**Excerpt provided**:
--------
MIT team develops AI that can predict heart failures from chest X-rays with up to 90% accuracy

Heart failures are complex conditions, and detecting them accurately can be even more complicated. Manual diagnoses made by doctors are often inaccurate or inconsistent. However, as with most challenging tasks requiring volumes of data, AI can lend a helping hand. An MIT team did just that by developing an AI system capable of analyzing X-rays to accurately anticipate the onset of certain types of heart failures.

The team of researchers hailing from the MIT Computer Science and Artificial Intelligence Lab (CSAIL) explained that the by detecting signs of excess fluid in lungs (a condition called pulmonary edema), they can determine heart failure severity on a four-level scale with a high degree of accuracy. This particular edema is one of the most outstanding signs of heart failure, and is normally only visible to the expert eye from an X-ray image. Even experts, however, can sometimes miss out on the subtle features necessary to identify the edema. This leads to inconsistent diagnoses, treatment plans, and a pretty chaotic operation.

The CSAIL team solves this problem by developing an AI model that is trained on a massive number of chest radiographs and their associated radiology reports, along with edema severity labels (ranging from 0 to 3, with 3 being the most severe condition). During the inference phase, the model attempts to calculate edema severity from the input image, and even from the given reports.

Training the model required a total of 377,110 chest radiographs along with 227,835 associated radiology reports. Once the severity labels were extracted from the reports, and a variety of filters were applied to narrow down the dataset to specific congestive heart failure cases, the team was left with a total of 247,425 image-text pairs for training purposes.

The model’s performance was evaluated on hundreds of image-text pairs, with a certified radiologist and a team of domain experts reviewing and correcting the predicted labels as needed. Once trained, the system was able to detect level-3 edemas with an impressive 90% accuracy, and the level-1 and level-2 edemas were classified with 82% and 81% accuracy respectively.

“We trained it to minimize the difference between the representations of the X-ray images and the text of the radiology reports, using the reports to improve the image interpretation … These correlations will be valuable for improving search through a large database of X-ray images and reports, to make retrospective analysis even more effective,” explained co-author and Ph.D. student Geeticka Chauhan.
--------
Scene geometry reasoning data:
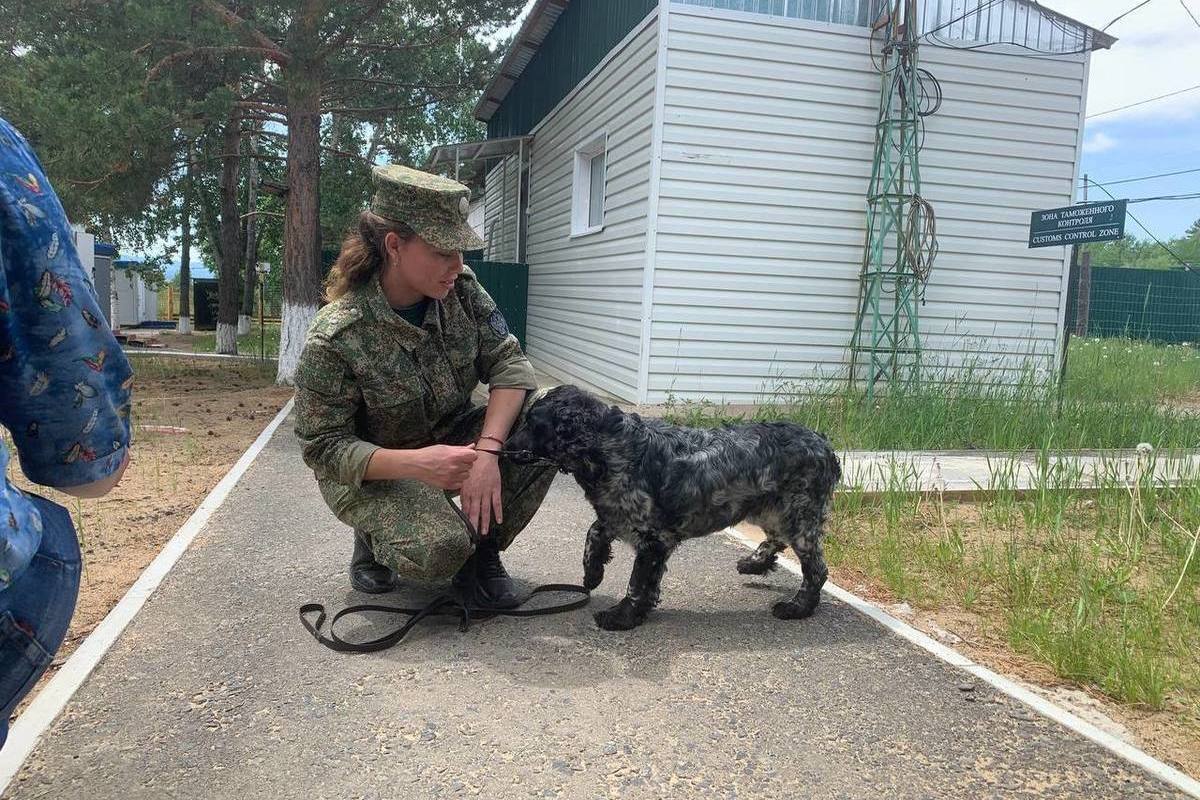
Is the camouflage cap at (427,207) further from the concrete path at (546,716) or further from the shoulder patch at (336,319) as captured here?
the concrete path at (546,716)

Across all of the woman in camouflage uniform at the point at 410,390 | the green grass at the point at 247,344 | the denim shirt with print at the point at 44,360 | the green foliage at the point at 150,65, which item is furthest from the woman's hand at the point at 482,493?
the green grass at the point at 247,344

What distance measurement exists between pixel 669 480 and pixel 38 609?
249 cm

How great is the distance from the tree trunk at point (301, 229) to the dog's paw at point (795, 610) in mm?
9451

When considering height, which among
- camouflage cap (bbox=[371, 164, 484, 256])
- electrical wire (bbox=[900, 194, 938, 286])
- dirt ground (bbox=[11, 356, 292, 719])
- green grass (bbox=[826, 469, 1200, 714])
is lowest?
dirt ground (bbox=[11, 356, 292, 719])

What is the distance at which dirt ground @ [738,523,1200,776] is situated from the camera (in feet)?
8.48

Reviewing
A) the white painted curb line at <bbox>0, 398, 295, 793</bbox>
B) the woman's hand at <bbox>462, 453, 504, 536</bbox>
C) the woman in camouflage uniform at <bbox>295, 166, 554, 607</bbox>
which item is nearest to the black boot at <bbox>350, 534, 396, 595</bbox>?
the woman in camouflage uniform at <bbox>295, 166, 554, 607</bbox>

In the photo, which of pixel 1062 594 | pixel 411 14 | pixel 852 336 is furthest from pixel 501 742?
pixel 411 14

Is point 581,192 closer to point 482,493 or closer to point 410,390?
point 410,390

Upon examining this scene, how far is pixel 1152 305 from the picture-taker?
19641 millimetres

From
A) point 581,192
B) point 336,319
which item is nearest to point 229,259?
point 581,192

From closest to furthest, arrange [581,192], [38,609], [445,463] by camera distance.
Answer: [38,609] → [445,463] → [581,192]

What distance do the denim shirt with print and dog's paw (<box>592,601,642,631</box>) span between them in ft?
7.76

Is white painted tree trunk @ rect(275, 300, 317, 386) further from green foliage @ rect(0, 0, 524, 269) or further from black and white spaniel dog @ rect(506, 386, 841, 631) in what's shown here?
black and white spaniel dog @ rect(506, 386, 841, 631)

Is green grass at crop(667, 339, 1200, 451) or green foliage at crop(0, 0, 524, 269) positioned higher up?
green foliage at crop(0, 0, 524, 269)
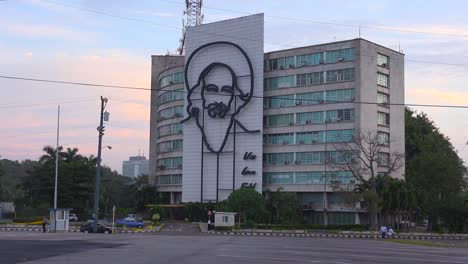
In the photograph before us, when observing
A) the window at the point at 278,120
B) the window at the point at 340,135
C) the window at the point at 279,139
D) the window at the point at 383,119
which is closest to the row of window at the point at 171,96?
the window at the point at 278,120

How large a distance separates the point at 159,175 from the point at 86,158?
46.7ft

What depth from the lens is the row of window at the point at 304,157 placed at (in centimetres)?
8656

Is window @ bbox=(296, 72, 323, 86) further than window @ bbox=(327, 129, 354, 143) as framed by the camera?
Yes

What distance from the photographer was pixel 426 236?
6594cm

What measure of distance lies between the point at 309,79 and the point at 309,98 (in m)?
2.70

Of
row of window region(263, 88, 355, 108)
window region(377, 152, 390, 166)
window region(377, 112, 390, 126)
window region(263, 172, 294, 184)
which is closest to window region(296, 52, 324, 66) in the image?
row of window region(263, 88, 355, 108)

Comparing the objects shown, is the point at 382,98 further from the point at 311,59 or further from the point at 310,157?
the point at 310,157

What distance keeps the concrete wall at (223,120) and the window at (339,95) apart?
10.2 metres

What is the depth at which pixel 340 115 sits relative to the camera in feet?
288

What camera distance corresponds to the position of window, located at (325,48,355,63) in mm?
87562

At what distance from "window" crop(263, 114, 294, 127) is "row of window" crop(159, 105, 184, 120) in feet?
53.0

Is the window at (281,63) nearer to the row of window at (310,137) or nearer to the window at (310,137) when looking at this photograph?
the row of window at (310,137)

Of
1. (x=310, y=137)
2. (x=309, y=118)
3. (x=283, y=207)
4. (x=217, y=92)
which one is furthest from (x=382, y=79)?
(x=217, y=92)

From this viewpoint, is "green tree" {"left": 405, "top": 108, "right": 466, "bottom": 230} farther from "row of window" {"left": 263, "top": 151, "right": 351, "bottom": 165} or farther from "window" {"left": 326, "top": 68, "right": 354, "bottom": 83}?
"window" {"left": 326, "top": 68, "right": 354, "bottom": 83}
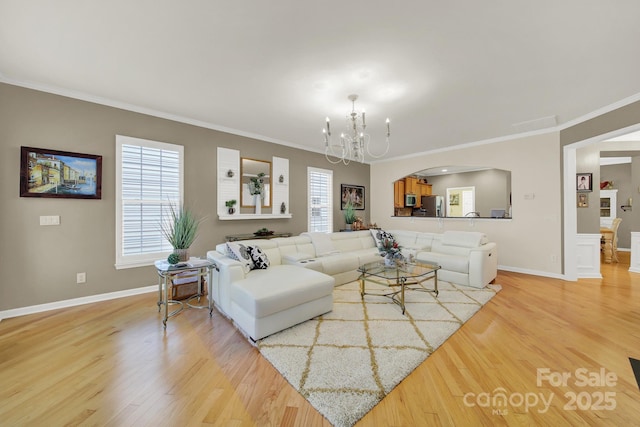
--------
**Problem A**:
Please reproduce the passage of the heart-failure article from "The CSAIL team" up to and including "the given reports.".
**Problem B**:
Render this sentence from the heart-failure article in Spanish: "Heart failures are complex conditions, and detecting them accurately can be even more complicated."

**Task answer A**:
The CSAIL team solves this problem by developing an AI model that is trained on a massive number of chest radiographs and their associated radiology reports, along with edema severity labels (ranging from 0 to 3, with 3 being the most severe condition). During the inference phase, the model attempts to calculate edema severity from the input image, and even from the given reports.

**Task answer B**:
Las insuficiencias cardíacas son afecciones complejas, y detectarlas con precisión puede ser aún más complicado.